Obstacle: Your joints ache.
Solution: Go low-impact.
Whether you’re recovering from an injury or have a chronic issue, it’s hard to move when you’re in pain. Assuming you have your doctor’s OK, try stepping up your activity just a little bit, and focus on low-impact exercise, says Lakatos Shames.
“Any movement at all is better than sitting on the couch, and even spending 30 minutes on an exercise bike or swimming may help you lose weight if you were pretty sedentary before,” she explains.
Obstacle: You’re just not that motivated.
Solution: Set short- and long-term goals.
There’s a reason why it’s often easier to lose weight before a wedding or school reunion. But those types of motivators tend to be fleeting, and before you know it those 10 pounds (or more) are back on.

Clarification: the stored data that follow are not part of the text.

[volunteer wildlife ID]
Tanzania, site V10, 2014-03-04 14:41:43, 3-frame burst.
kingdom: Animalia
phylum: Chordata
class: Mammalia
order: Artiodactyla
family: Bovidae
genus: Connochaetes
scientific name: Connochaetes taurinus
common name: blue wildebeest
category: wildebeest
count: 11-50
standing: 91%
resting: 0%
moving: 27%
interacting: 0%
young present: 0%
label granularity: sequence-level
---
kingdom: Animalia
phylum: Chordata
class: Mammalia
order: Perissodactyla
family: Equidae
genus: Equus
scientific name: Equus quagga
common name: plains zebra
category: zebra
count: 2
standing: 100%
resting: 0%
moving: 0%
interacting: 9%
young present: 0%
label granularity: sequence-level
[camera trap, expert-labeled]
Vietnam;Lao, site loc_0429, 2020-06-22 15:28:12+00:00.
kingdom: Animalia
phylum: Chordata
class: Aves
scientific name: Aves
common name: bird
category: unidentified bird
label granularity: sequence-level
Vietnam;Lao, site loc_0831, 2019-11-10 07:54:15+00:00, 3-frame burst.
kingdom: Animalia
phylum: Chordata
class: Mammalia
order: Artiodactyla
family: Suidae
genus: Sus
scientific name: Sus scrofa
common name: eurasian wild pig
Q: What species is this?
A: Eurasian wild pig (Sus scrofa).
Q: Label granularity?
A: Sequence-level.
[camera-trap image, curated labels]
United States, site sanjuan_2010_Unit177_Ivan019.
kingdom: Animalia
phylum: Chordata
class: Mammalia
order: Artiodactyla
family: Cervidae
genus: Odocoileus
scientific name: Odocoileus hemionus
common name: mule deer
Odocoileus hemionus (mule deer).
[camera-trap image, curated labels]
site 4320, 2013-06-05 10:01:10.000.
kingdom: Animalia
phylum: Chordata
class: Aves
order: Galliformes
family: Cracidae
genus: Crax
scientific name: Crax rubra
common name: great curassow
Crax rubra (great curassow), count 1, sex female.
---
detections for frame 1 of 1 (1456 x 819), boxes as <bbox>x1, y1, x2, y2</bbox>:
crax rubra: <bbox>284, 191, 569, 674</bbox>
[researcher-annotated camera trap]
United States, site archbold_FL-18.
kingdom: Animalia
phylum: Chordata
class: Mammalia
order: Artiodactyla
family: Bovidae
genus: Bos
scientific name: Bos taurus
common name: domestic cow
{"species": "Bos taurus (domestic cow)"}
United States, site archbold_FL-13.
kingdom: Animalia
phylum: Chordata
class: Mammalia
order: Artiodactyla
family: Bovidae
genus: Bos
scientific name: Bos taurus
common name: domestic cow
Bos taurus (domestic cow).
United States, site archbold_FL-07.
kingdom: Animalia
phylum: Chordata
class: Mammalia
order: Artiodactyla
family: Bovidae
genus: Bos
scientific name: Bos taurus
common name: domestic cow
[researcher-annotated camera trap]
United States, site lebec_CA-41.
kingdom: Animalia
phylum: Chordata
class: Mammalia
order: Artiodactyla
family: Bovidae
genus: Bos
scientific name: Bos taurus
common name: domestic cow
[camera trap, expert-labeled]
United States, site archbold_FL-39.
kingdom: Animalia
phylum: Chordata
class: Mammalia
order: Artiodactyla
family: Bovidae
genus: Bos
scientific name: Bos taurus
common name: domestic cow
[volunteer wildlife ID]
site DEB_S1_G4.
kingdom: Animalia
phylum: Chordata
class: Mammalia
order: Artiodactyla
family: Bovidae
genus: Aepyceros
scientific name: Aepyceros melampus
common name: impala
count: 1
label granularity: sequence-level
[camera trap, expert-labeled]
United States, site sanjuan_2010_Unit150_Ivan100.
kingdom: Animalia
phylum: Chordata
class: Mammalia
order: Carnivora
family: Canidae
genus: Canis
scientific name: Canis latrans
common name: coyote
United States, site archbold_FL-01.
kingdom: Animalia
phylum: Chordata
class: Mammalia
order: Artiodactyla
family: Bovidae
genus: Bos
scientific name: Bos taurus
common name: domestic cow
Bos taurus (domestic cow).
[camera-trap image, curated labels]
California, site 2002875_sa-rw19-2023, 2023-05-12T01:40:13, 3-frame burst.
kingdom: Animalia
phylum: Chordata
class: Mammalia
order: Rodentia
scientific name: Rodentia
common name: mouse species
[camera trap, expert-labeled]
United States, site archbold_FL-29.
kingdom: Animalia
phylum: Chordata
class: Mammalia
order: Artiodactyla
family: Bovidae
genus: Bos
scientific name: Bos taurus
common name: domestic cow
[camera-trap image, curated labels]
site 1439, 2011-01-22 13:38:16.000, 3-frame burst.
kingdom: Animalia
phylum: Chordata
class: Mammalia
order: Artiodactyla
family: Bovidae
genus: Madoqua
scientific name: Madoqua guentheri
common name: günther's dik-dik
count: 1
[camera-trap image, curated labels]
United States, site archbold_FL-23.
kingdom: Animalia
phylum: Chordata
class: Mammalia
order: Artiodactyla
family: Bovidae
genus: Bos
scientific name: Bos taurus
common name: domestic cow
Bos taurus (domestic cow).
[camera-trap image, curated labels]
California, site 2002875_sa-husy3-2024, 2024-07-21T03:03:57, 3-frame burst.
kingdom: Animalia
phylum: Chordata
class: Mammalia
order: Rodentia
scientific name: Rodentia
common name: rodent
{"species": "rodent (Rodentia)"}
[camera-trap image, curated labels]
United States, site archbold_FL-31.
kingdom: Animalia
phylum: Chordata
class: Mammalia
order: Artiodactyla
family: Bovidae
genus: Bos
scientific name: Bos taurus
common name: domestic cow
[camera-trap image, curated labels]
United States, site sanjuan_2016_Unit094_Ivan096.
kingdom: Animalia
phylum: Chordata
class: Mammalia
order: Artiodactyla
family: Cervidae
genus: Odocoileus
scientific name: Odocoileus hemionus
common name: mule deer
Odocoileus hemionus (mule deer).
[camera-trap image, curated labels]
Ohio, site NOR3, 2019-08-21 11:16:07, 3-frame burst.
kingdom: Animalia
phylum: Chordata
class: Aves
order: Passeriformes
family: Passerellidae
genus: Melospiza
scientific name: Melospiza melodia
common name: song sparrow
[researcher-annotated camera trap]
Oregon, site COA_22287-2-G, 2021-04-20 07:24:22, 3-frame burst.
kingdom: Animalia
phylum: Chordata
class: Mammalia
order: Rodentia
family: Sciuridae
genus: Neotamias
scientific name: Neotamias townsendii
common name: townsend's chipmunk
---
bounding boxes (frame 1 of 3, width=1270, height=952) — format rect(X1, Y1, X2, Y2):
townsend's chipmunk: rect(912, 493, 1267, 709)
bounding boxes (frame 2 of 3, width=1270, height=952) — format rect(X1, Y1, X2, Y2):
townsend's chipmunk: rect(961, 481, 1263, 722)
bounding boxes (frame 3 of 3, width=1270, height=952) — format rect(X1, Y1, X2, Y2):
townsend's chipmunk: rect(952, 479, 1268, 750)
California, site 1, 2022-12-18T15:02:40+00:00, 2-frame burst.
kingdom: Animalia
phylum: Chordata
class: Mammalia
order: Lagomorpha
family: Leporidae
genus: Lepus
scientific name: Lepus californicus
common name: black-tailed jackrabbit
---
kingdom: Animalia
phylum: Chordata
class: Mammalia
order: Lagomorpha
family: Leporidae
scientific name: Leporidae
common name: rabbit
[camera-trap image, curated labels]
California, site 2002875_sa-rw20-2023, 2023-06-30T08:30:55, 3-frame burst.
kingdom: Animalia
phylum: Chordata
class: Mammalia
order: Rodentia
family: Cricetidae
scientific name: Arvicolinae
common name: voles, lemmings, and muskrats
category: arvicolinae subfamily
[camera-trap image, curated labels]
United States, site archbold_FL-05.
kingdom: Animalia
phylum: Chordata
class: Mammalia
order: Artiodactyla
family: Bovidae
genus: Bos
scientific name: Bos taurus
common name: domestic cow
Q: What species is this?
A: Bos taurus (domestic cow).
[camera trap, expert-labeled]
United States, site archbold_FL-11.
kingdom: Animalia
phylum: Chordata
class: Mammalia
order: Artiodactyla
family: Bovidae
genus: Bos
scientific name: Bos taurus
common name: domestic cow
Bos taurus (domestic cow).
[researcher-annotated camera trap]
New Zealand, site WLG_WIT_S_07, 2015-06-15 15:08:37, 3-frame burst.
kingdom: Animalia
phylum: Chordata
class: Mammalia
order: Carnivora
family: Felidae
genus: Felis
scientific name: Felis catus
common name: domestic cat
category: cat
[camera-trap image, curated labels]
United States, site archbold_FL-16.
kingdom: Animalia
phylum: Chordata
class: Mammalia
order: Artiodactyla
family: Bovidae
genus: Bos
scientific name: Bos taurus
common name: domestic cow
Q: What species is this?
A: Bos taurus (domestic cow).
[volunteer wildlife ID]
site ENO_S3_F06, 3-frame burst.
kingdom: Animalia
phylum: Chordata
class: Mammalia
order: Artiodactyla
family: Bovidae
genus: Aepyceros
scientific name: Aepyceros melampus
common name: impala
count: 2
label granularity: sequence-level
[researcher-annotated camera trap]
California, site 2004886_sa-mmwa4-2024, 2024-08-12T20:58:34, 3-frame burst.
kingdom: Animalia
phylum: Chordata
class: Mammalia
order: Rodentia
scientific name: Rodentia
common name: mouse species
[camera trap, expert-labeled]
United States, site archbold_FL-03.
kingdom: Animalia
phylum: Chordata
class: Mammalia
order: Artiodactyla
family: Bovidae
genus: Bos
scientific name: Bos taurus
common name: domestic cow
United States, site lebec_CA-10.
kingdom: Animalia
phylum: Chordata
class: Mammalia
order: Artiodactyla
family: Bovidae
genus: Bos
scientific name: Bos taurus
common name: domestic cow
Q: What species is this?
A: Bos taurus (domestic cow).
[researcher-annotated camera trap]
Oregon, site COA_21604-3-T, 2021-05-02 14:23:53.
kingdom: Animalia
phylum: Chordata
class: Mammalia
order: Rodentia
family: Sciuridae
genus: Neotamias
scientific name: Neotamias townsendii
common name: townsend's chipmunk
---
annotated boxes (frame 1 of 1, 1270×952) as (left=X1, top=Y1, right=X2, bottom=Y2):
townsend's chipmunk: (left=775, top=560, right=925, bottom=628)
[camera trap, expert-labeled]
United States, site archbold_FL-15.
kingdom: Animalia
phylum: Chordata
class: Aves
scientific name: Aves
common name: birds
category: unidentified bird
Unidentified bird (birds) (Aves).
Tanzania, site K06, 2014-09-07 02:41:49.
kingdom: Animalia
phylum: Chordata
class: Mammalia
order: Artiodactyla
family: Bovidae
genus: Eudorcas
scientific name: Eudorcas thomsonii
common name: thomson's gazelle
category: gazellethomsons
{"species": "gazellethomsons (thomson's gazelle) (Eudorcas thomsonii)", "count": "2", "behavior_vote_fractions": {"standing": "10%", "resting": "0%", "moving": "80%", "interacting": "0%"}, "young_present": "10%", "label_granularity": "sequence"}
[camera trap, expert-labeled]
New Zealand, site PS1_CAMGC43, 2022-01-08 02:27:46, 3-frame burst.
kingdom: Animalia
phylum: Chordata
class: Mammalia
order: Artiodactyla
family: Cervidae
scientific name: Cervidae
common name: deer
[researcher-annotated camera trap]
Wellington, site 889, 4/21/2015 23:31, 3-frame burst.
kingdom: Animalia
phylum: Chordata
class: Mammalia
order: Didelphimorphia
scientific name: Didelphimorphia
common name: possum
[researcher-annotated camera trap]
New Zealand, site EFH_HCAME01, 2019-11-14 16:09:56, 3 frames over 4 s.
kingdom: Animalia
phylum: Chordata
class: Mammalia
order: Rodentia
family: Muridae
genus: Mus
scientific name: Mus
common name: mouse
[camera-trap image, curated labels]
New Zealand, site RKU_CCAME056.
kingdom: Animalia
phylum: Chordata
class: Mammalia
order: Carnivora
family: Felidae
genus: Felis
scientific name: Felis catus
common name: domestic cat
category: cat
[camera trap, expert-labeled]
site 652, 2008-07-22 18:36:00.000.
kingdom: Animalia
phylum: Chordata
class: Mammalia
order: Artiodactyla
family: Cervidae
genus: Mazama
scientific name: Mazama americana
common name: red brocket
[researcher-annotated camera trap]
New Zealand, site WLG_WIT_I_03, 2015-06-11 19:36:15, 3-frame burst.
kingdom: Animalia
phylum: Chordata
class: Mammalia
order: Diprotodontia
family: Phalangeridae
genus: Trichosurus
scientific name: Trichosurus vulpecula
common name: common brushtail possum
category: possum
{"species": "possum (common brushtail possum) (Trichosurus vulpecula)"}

Setting a long-term, non-scale goal — say, to avoid health issues that a parent or grandparent has — will help, but you’ll probably need some extra targets to shoot for along the way.
“I once lost weight mainly by challenging myself to do a certain number of push-ups every day until I could do 100,” says Lucille. Some people find that getting competitive — perhaps by signing up for a series of challenging events, like a marathon, or 5K — keeps them invested in staying fit.
Obstacle: You’re embarrassed by your failed attempts.
Solution: Let it go, rethink, and reboot.
Lots of people try to lose weight and repeatedly fail, and they end up beating themselves up for it.
If that sounds like you, Lucille suggests nixing shame and blame by doing a 21-day “autopsy” — spend five minutes each night reviewing your habits and thinking about what went right (and what didn’t) that day, and try not to make any harsh judgments.
The goal is to eventually have an “a-ha” moment that enables you to stop feeling guilty and instead focus on moving forward.
Obstacle: Your willpower disappears in the face of temptation.
Solution: Plan your defense.
Sometimes it might seem like the entire world is out to sabotage your weight-loss efforts. Try to think ahead and predict where diet traps may arise so you can be ready with a healthy snack or distraction.
Pro tip: Don’t go hungry where temptation lurks (we’re looking at you, happy hour and office birthdays). Have a small nibble or a healthy shake beforehand and you’ll be more apt to resist unhealthy treats.
Obstacles are made to be overcome, so add these solutions to your weight-loss toolbox and watch those pounds drop off, slow and steady.